§ **Records shown**:
►

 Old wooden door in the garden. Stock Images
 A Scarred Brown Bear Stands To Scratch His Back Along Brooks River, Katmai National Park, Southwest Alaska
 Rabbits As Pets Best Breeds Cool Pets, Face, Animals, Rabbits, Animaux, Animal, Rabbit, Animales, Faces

◄
►

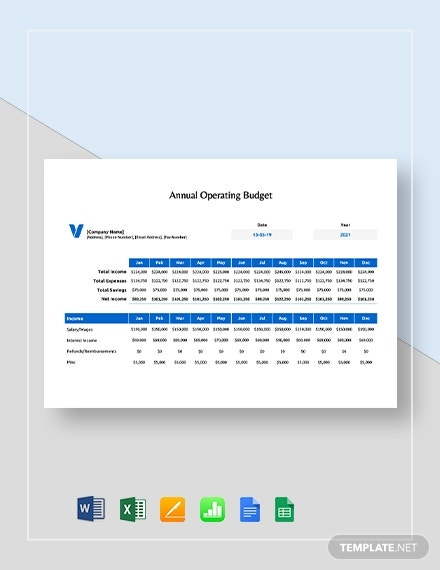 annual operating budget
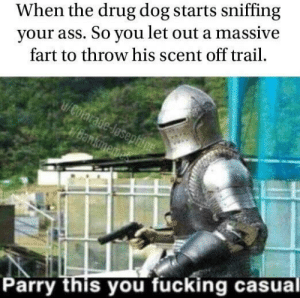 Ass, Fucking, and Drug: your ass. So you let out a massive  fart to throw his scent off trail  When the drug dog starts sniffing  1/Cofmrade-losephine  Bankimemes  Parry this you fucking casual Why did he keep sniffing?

◄

§ **Requirement**:
Please transcribe only the lines in the records above running from the line that has "Old wooden door in the garden. Stock Images" through the line that has "Rabbits As Pets", both included, exactly as they appear.

§ **Exercise output**:
 Old wooden door in the garden. Stock Images
 A Scarred Brown Bear Stands To Scratch His Back Along Brooks River, Katmai National Park, Southwest Alaska
 Rabbits As Pets Best Breeds Cool Pets, Face, Animals, Rabbits, Animaux, Animal, Rabbit, Animales, Faces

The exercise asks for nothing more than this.